# WORK REQUIRED
Revise the records below so that each "roof" becomes "rooftop", leaving every other word unchanged.

# PROVIDED DATA
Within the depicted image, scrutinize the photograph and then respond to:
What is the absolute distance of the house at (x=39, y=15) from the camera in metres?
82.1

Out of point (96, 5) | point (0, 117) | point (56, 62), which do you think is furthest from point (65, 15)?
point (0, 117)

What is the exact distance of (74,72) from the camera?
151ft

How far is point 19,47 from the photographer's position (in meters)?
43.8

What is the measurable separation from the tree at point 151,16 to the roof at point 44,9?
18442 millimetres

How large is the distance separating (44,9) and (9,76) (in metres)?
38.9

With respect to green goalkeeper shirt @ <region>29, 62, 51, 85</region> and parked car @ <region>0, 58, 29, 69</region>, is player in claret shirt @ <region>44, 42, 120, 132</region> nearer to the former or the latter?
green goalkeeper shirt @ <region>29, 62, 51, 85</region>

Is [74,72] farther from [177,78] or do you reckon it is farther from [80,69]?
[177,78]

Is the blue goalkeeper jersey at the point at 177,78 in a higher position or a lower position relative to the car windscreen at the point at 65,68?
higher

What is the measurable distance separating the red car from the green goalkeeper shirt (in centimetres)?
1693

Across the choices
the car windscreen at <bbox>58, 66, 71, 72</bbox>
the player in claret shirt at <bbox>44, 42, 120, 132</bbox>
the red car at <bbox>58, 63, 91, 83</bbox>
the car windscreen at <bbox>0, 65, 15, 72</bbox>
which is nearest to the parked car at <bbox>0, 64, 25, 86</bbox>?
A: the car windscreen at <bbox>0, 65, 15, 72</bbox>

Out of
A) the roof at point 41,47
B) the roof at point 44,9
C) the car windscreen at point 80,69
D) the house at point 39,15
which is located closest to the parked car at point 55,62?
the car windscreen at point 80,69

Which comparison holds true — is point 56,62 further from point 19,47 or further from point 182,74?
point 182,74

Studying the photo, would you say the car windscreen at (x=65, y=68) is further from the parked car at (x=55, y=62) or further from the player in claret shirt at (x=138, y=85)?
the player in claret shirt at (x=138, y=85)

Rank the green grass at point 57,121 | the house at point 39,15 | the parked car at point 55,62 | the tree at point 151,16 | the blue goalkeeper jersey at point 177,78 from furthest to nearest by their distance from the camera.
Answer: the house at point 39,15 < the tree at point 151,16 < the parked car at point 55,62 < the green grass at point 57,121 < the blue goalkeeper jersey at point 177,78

# WORKED ANSWER
Within the depicted image, scrutinize the photograph and then respond to:
What is the absolute distance of the house at (x=39, y=15) from the camera in metres?
82.1

Out of point (96, 5) | point (0, 117) | point (56, 62), which do you think is furthest from point (65, 15)?
point (0, 117)

What is the exact distance of (74,72) from the camera?
151ft

How far is point 19,47 from the photographer's position (in meters)?
43.8

What is the measurable separation from the tree at point 151,16 to the rooftop at point 44,9?
18442 millimetres

How large is the distance separating (44,9) and (9,76) (in metres)?
38.9

With respect to green goalkeeper shirt @ <region>29, 62, 51, 85</region> and parked car @ <region>0, 58, 29, 69</region>, is player in claret shirt @ <region>44, 42, 120, 132</region> nearer to the former or the latter?
green goalkeeper shirt @ <region>29, 62, 51, 85</region>

Is [74,72] farther from [177,78] or do you reckon it is farther from [80,69]?
[177,78]

Is the blue goalkeeper jersey at the point at 177,78 in a higher position or a lower position relative to the car windscreen at the point at 65,68?
higher

What is the measurable distance separating the red car from the green goalkeeper shirt (in centimetres)?
1693

Across the choices
the car windscreen at <bbox>58, 66, 71, 72</bbox>
the player in claret shirt at <bbox>44, 42, 120, 132</bbox>
the red car at <bbox>58, 63, 91, 83</bbox>
the car windscreen at <bbox>0, 65, 15, 72</bbox>
which is nearest to the parked car at <bbox>0, 64, 25, 86</bbox>?
A: the car windscreen at <bbox>0, 65, 15, 72</bbox>

Out of
A) the rooftop at point 41,47
B) the rooftop at point 44,9
C) the car windscreen at point 80,69
D) the house at point 39,15
which is located closest to the parked car at point 55,62?
the car windscreen at point 80,69

Which comparison holds true — is point 56,62 further from point 19,47 or further from point 182,74?
point 182,74

Studying the photo, would you say the car windscreen at (x=65, y=68) is further from the parked car at (x=55, y=62) or further from the player in claret shirt at (x=138, y=85)?
the player in claret shirt at (x=138, y=85)

Rank the green grass at point 57,121 | the house at point 39,15 | the parked car at point 55,62 | the tree at point 151,16 | the blue goalkeeper jersey at point 177,78 from furthest to nearest by their distance from the camera.
Answer: the house at point 39,15 < the tree at point 151,16 < the parked car at point 55,62 < the green grass at point 57,121 < the blue goalkeeper jersey at point 177,78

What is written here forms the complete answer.